• 2018-07
  • 2019-04
  • 2019-05
  • Paying now rather than forever has never been as relevant


    Paying now rather than forever has never been as relevant as a global health solution to the HIV pandemic than in 2013. The relative success of the ongoing replenishment session for the Global Fund is a positive signal, although still insufficient considering the evidence-based targets that are set for the coming years. Finally, it is probably time to change the meaning of the acronym TasP, which currently stands for treatment as prevention. It is too restrictive to reflect our evolving thinking around the use of ART. To be in line with the available evidence, an alternative slogan for 2014 onwards could be: Test and treat All as Soon as Possible (TASP).
    The report by Mansour Farahani and colleagues in of 9-year outcomes of the antiretroviral therapy (ART) programme in Botswana is a welcome addition to the scientific literature on ART programmes. It provides national-level data for more than 126 000 patients who initiated ART from 2002 to 2010. Botswana was the first country in sub-Saharan Africa to make a strong national commitment to scaling up treatment to the entire eligible population. There was early commitment from the commercial sector and the national government to provide resources for treatment. Donor support quickly followed. As a result, Botswana achieved very high coverage, 80–90%, of those eligible for treatment as early as 2005. The effect of this high coverage was an estimated decrease in AIDS deaths of more 50% from 2002 to 2006. The programme has maintained high coverage even as eligibility has expanded.

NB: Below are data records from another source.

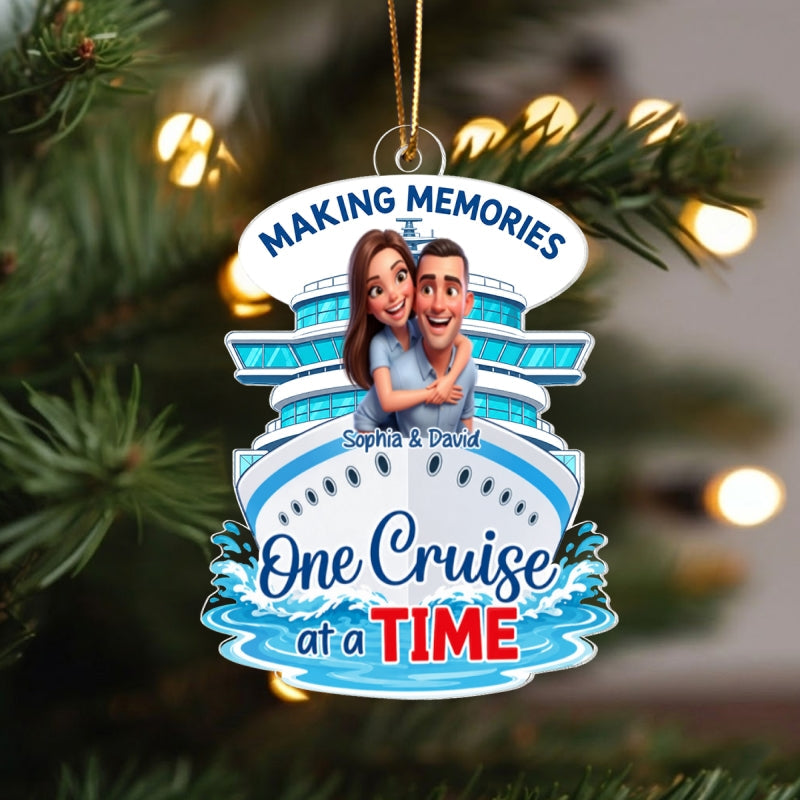 Custom Couple Photo One Cruise At A Time - Personalized Acrylic Ornament - Cruise Ship Keepsake, Cruise Ship Vacation Gifts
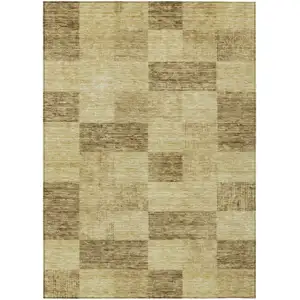 Photo of Gold And Brown Geometric Washable Indoor Outdoor Area Rug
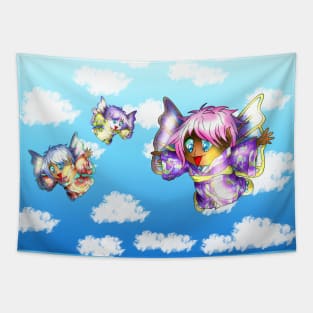 happy chibi flying pixies Tapestry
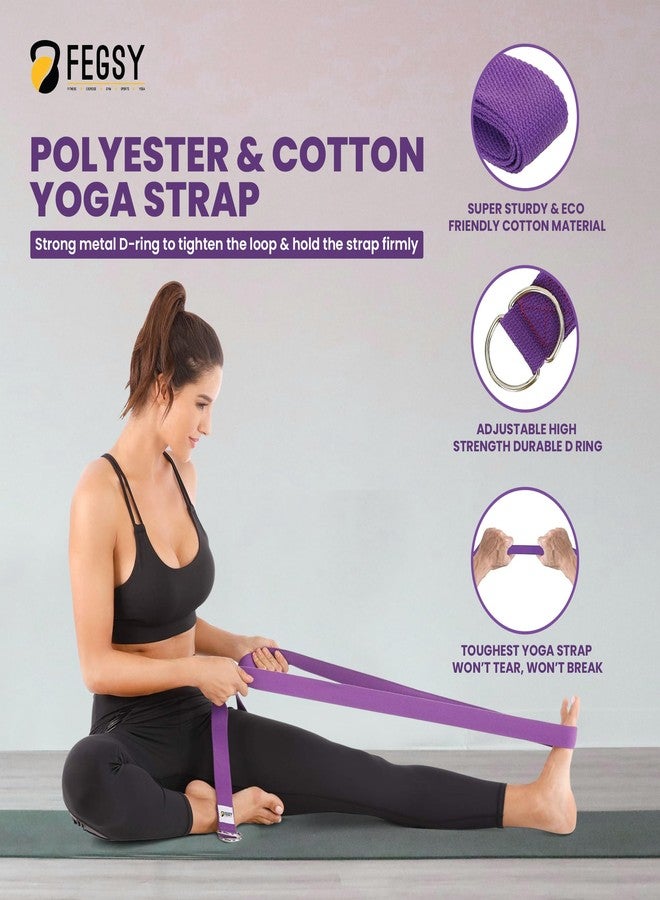 FEGSY High Density Foam Yoga Block Brick Set of 2 with Yoga Strap for Improve Strength, Aid Balance, and Flexibility (Multicolor) - Image 5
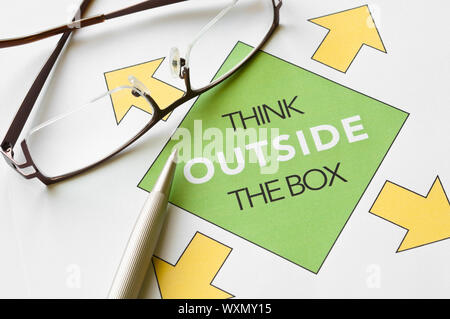 Think outside the box concept graph printed on white paper Stock Photo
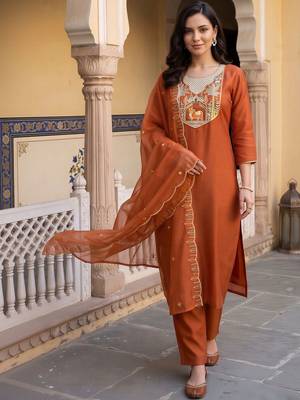 women ethnic motifs embroidered regular thread work kurta with trousers & with dupatta 1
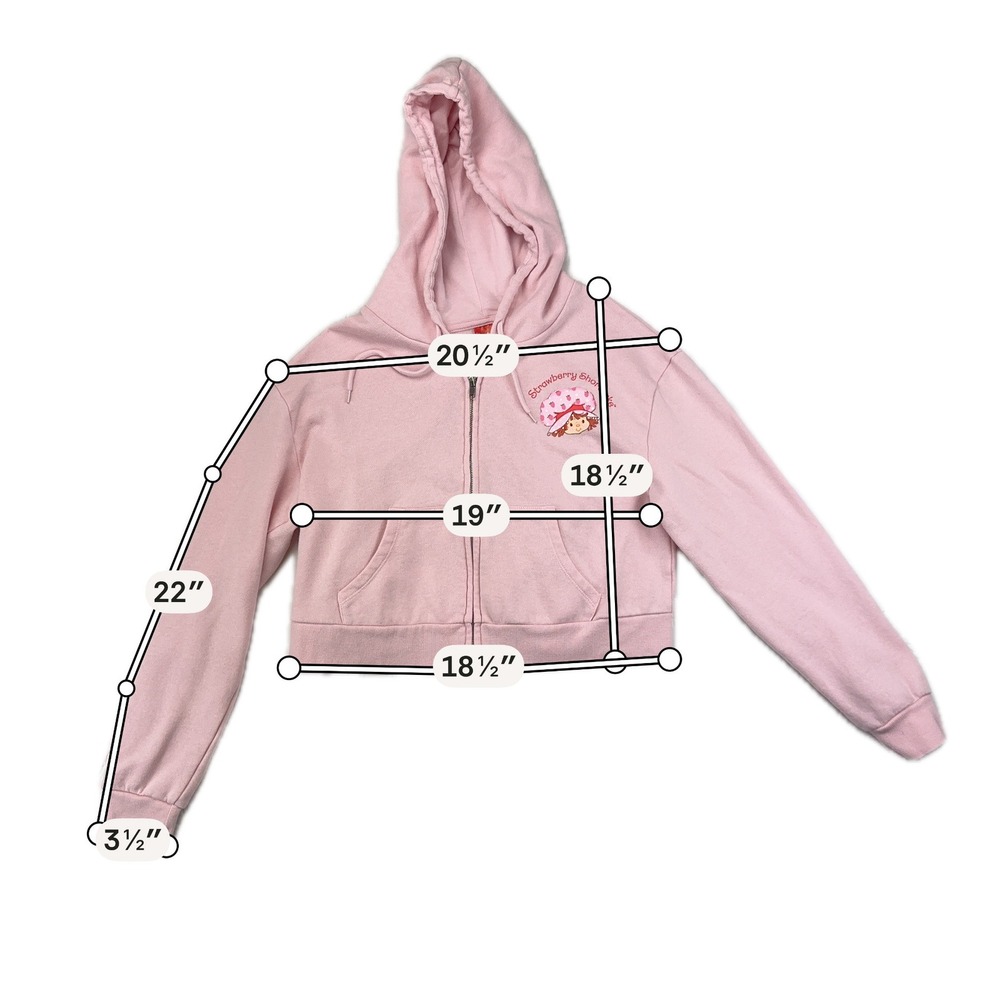 Strawberry Shortcake Hoodie Girls Medium‎ Pink Cropped Zip Up Fleece - Picture 8 of 8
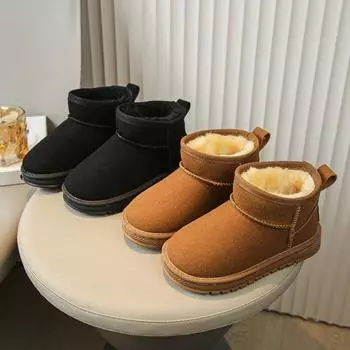 Мода 2024 года, модные детские зимние сапоги для девочек и мальчиков, детские плюшевые ботильоны, детская зимняя теплая хлопковая обувь, кроссовки для активного отдыха 26 коричневый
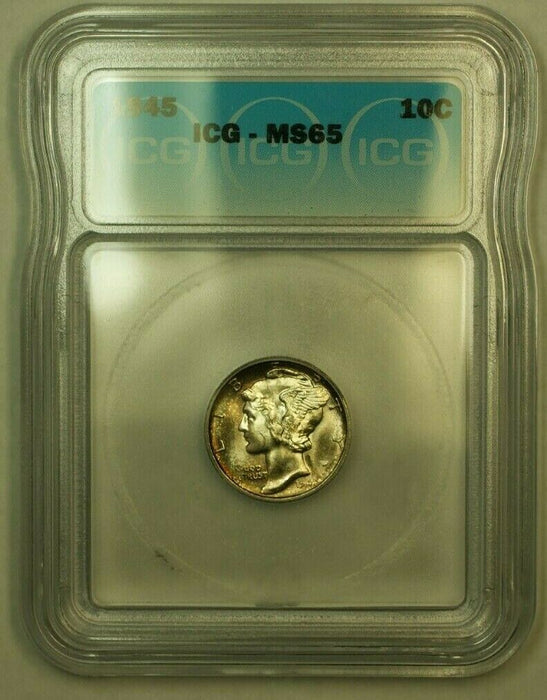 1945 Silver Mercury Dime 10c Coin ICG MS-65 KKK (Toned)
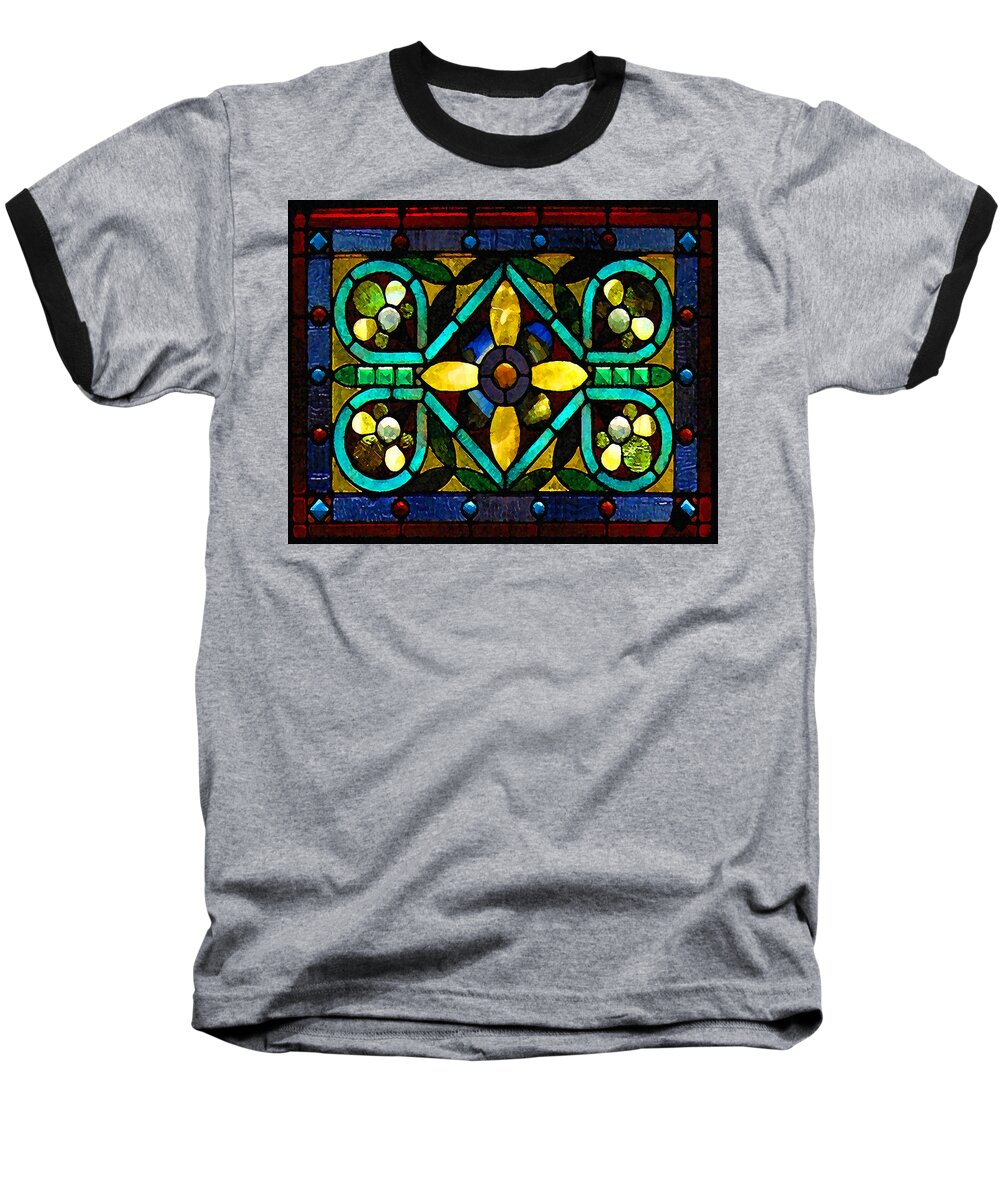 Stained Glass Baseball T-Shirt featuring the photograph Stained Glass 1 by Timothy Bulone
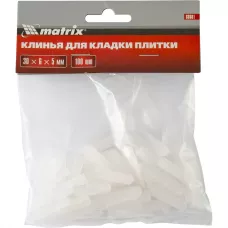 Клинья для кладки плитки 30 х 6 х 5 мм упаковка 100 шт MATRIX 88081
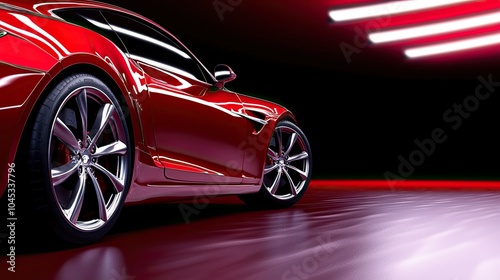 Sleek Red Sports Car in Neon Light photo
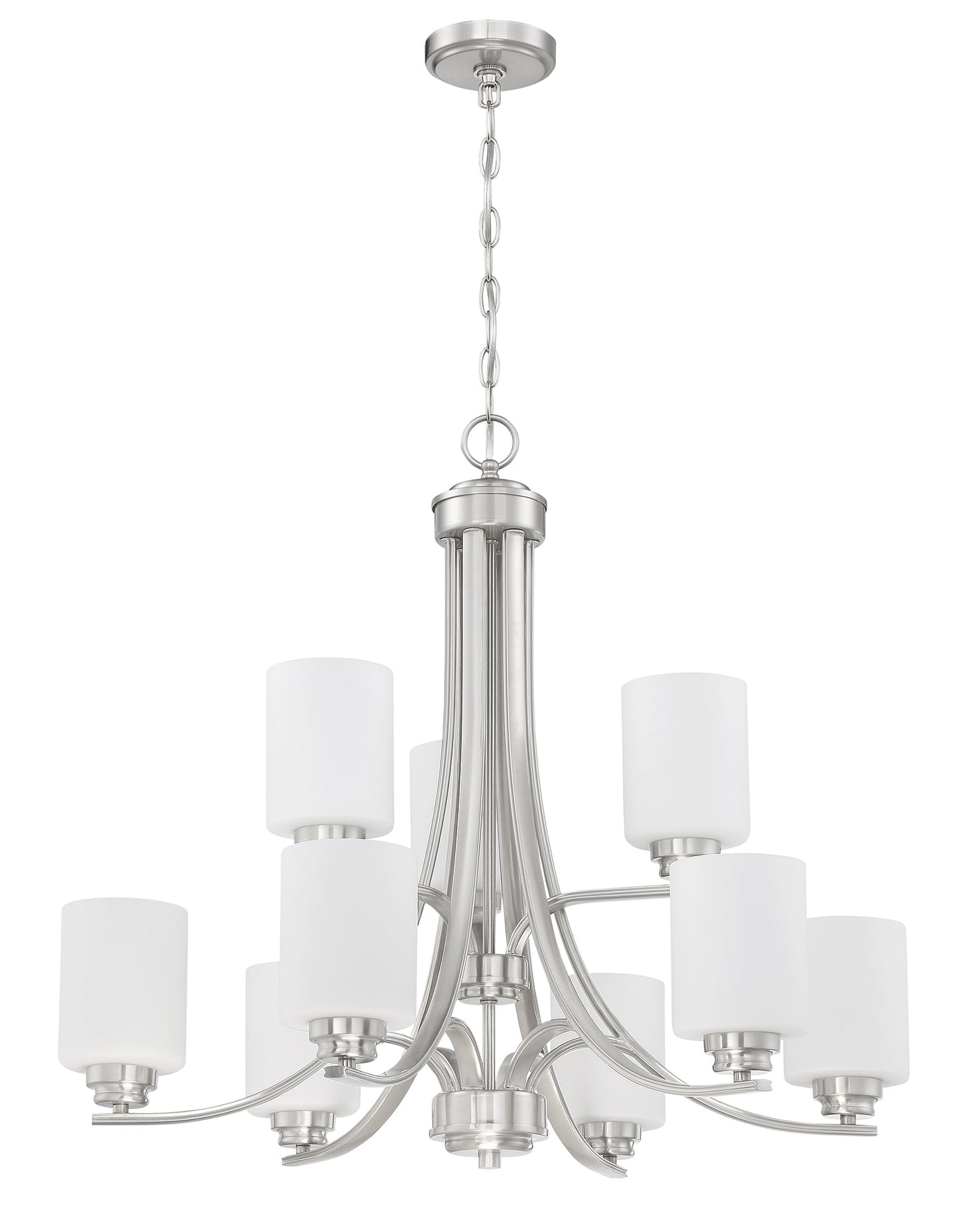 Antique Hardware Bolden 9 Light Chandelier in Brushed Polished Nickel (White Glass) Chandelier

Confirmation of this high coverage comes from data presented by Farahani and colleagues showing that the median CD4 cell count at treatment p-Cresyl sulfate rose from 101 cells/μL (IQR 44–156) in 2002, to 191 cells/μL (115–239) by 2010. The increase in CD4 count at initiation contributed to the decrease in overall mortality of those in their first year of treatment from 29% (51 of 171) of patients in the first year of the programme to 3% (349 of 11 679) in 2009. Farahani and colleagues report that mortality for patients receiving ART was highest in the first few months of treatment and then declined sharply with longer time on treatment. This finding is consistent with patterns shown by the International Epidemiologic Databases to Evaluate AIDS (IeDEA) Consortium reporting on mortality among 123 000 patients in treatment cohorts in several different countries. For southern Africa the IeDEA Consortium estimates that mortality in the first year of treatment is more than double the rate for those on treatment for more than 2 years. The Botswana data show an even steeper gradient in mortality with 12·8 deaths per 100 person-years (95% CI 12·4–13·2) in the first 3 months of treatment, 3·46 deaths per 100 person-years (3·25–3·69) after 6 months of treatment, and only 1·16 deaths per 100 person-years (1·12–1·20) in the second year of treatment. This finding provides strong justification for earlier treatment initiation.
    The US President\'s Emergency Plan for AIDS Relief (PEPFAR) has been one of the most effective foreign aid programmes in history. It reached 6·7 million people with antiretroviral therapy in 2013, and has also strengthened country health systems, provided billions of dollars in aid to biomedical and behavioural prevention programmes, and helped to drive declines in morbidity and mortality in many countries in sub-Saharan Africa. PEPFAR began as an emergency response, after relative inaction by wealthy nations, and rapidly built disease-response capacity by funding non-governmental organisations. Although PEPFAR, even in the early years, helped to strengthen health systems, multicellular also faced criticism that it created parallel structures; criticism the programme has responded to in recent years by shifting much of its clinical funding to local partners. The programme has increasingly emphasised country ownership and has responded to aid effectiveness concerns, creating innovative shared governance structures, such as those in South Africa. Similarly, PEPFAR\'s recent structured coordination with the Global Fund to Fight AIDS, Tuberculosis, and Malaria is a laudable effort to harmonise bilateral and multilateral health programming.